Your goal:
Edit the SDL audio article, starting with "We’ll start with" and going on through "the original signal.", so that "circular buffer" reads "ring buffer" instead.

Getting Circular With SDL Audio
(Image Wikipedia Commons)
Recently I’ve been having a lot of fun following along with Casey Muratori’s Handmade Hero project. As far as I know this is the first time a seasoned game industry vet like Casey has graciously decided to share the step-by-step creation of a professional-quality game. Amazingly, he’s also been including videos detailing every line of code and every major architectural decision.
However, following along with the code examples can be tough if you’re not on a Windows machine. In my case, early on I decided to replace the DirectX dependencies with Simple DirectMedia Layer (SDL). SDL is a library I’ve used for years and have found to be a reliable tool for building audio/visual applications and games across Windows, macOS, and Linux.
Unfortunately, it seems to be a rule that no two interfaces to graphics or sound cards can quite function the same way. This means that mapping DirectX code onto the SDL APIs can sometimes require quite a bit of leg work.
In particular, episodes 008 and 009 where Casey shows us how to play a square and sine wave using DirectAudio have no immediate equivalents in SDL. However, with some work it is easily possible to translate them into an SDL equivalent, and even set ourselves up for a multithreaded implementation.
We’ll start with some background on how computer sound generation works in general, then move on to SDL specifics, and end with an the implementation of a circular buffer for async audio playback in SDL.
Computer Audio Basics
Almost all digital devices generate audio using some variant of a method known as Linear Pulse-code Modulation (LPCM). LPCM generates sound from a digital signal by streaming a set of quantized digital values representing amplitudes from memory out to an analog speaker. The sound card samples from this stream at a regular interval, called the sampling rate, and – if sampled fast enough – can generate any sound you want within its tolerances. In the image to the left you can see how such sampling approaches a continuous analog signal – the more dots (LPCM samples) we can squish into a given span of time, the higher the fidelity to the original signal.

Input data:

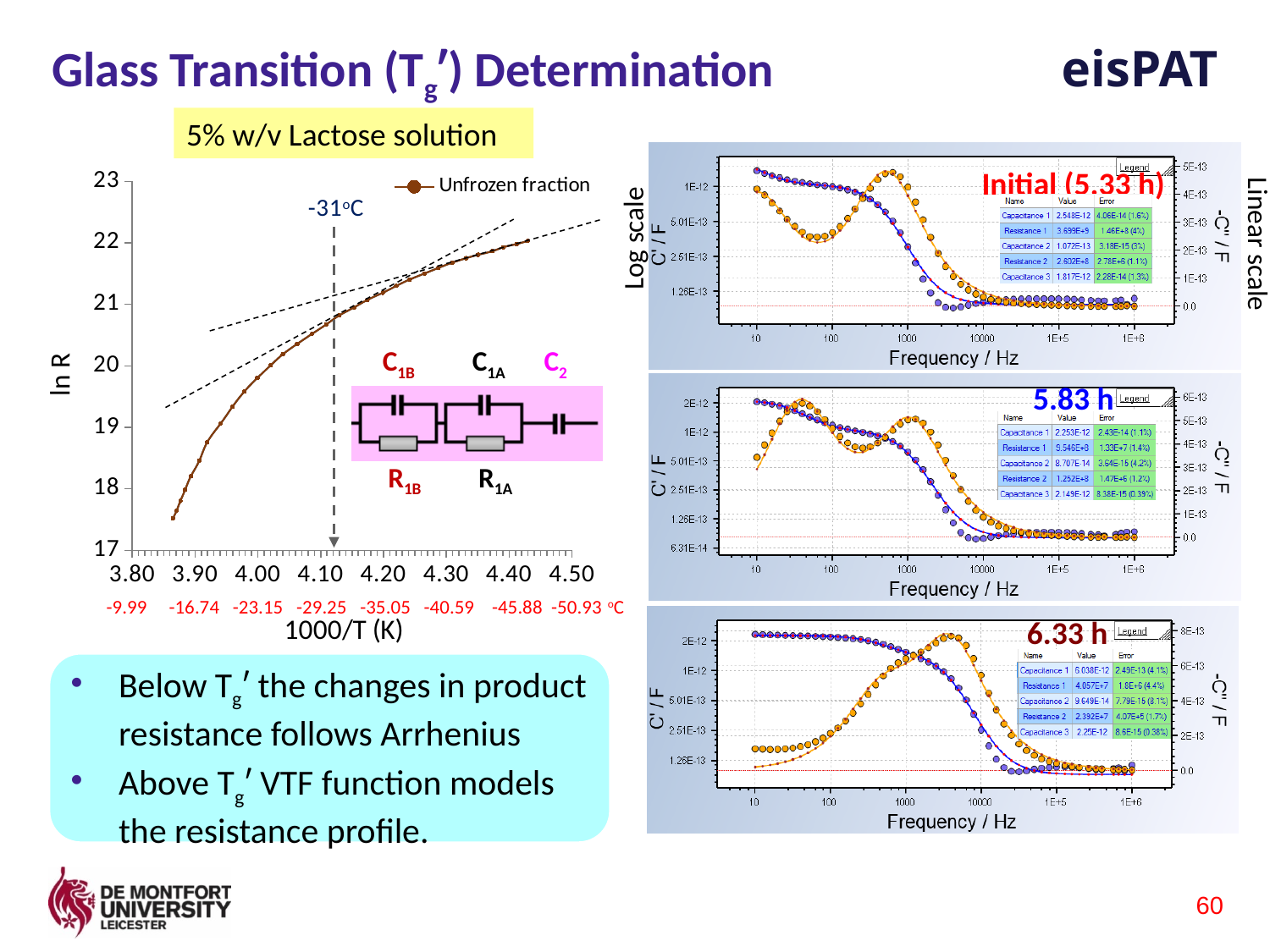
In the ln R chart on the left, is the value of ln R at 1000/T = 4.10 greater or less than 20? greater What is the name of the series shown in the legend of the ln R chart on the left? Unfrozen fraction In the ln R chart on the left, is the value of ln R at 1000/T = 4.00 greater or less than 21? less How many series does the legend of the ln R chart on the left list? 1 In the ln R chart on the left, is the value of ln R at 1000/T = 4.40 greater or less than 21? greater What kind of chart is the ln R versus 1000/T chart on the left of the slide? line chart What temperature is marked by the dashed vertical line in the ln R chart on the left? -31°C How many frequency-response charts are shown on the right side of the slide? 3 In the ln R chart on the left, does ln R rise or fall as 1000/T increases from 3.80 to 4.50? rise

Response:
We’ll start with some background on how computer sound generation works in general, then move on to SDL specifics, and end with an the implementation of a ring buffer for async audio playback in SDL.
Computer Audio Basics
Almost all digital devices generate audio using some variant of a method known as Linear Pulse-code Modulation (LPCM). LPCM generates sound from a digital signal by streaming a set of quantized digital values representing amplitudes from memory out to an analog speaker. The sound card samples from this stream at a regular interval, called the sampling rate, and – if sampled fast enough – can generate any sound you want within its tolerances. In the image to the left you can see how such sampling approaches a continuous analog signal – the more dots (LPCM samples) we can squish into a given span of time, the higher the fidelity to the original signal.